● **Problem**: Using the data that follows, give again word for word the lines between the one holding "Steelcraft - 3 Hook Rack" and the one holding "De Stad Gent", inclusive. Omit the pictures.

Brief descriptive captions
• • • • • • •

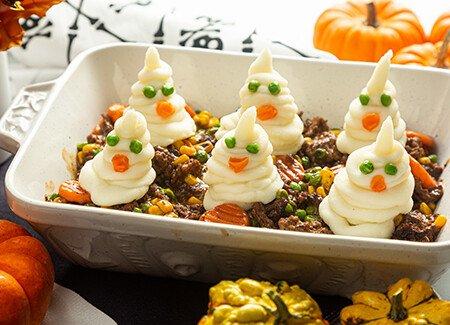 Halloween Spooky Shepherd's Pie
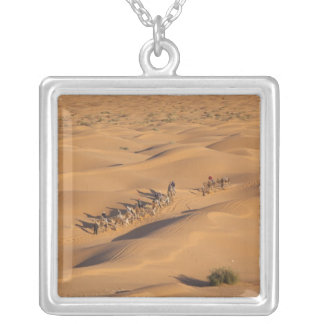 Tunisia, Ksour Area, Ksar Ghilane, Grand Erg 4 Silver Plated Necklace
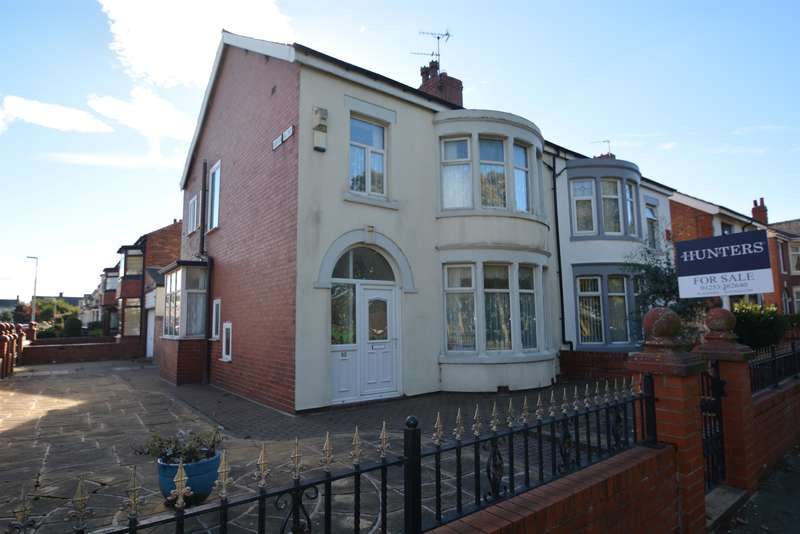 3 Bedrooms Semi Detached House for sale in Watson Road, South Shore, Blackpool, FY4 2DE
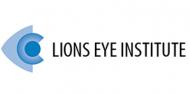 Lions Eye Institute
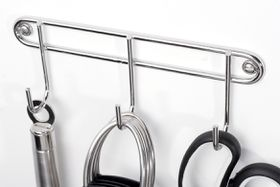 Steelcraft - 3 Hook Rack
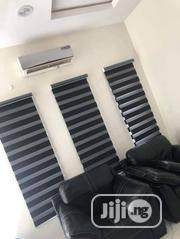 Blinds By Splendid Blinds. Available In Different Designs | Home Accessories for sale in Rivers State, Port-Harcourt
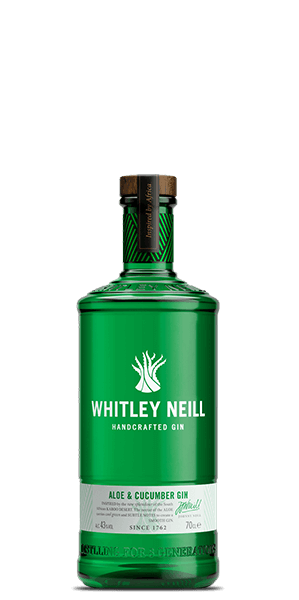 Whitley Neill Aloe & Cucumber Handcrafted Dry Gin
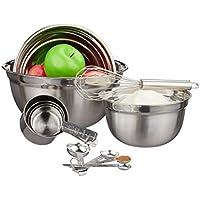 Relaxdays 10024737 Juego de 12 utensilios de cocina, 3 boles, Cucharas y vasos medidores, Batidor, Plateado, Acero inoxidable, plata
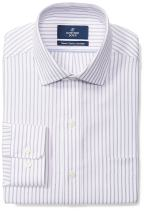 Amazon Brand - Buttoned Down Men's Classic-Fit Stripe Dress Shirt, Supima Cotton Non-Iron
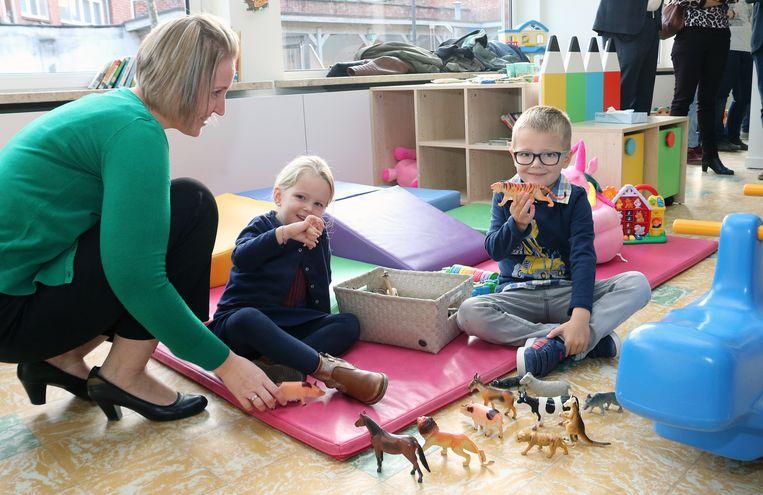 De Stad Gent voorziet de komende jaren 2,6 miljoen euro in de kinderopvangsector om het aantal plaatsen op peil te houden.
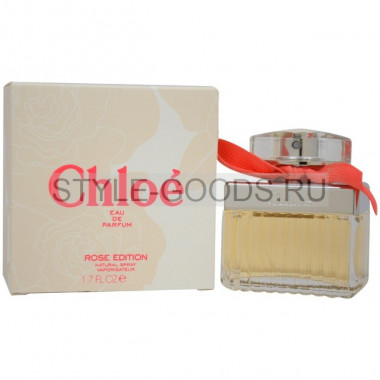 "Chloe ""Rose Edition EDP"", 75 мл"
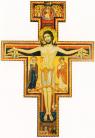 Crocifisso Santa Maria Madre della Chiesa - parrocchia di Bresseo - Treponti (fronte)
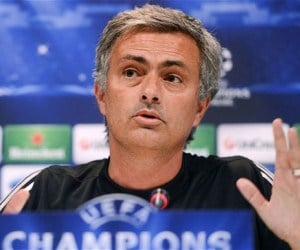 Jose Mourinho: Can he keep his post as Real Madrid coach?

• • • • • • •

● **Task response**:
 Steelcraft - 3 Hook Rack
 Blinds By Splendid Blinds. Available In Different Designs | Home Accessories for sale in Rivers State, Port-Harcourt
 Whitley Neill Aloe & Cucumber Handcrafted Dry Gin
 Relaxdays 10024737 Juego de 12 utensilios de cocina, 3 boles, Cucharas y vasos medidores, Batidor, Plateado, Acero inoxidable, plata
 Amazon Brand - Buttoned Down Men's Classic-Fit Stripe Dress Shirt, Supima Cotton Non-Iron
 De Stad Gent voorziet de komende jaren 2,6 miljoen euro in de kinderopvangsector om het aantal plaatsen op peil te houden.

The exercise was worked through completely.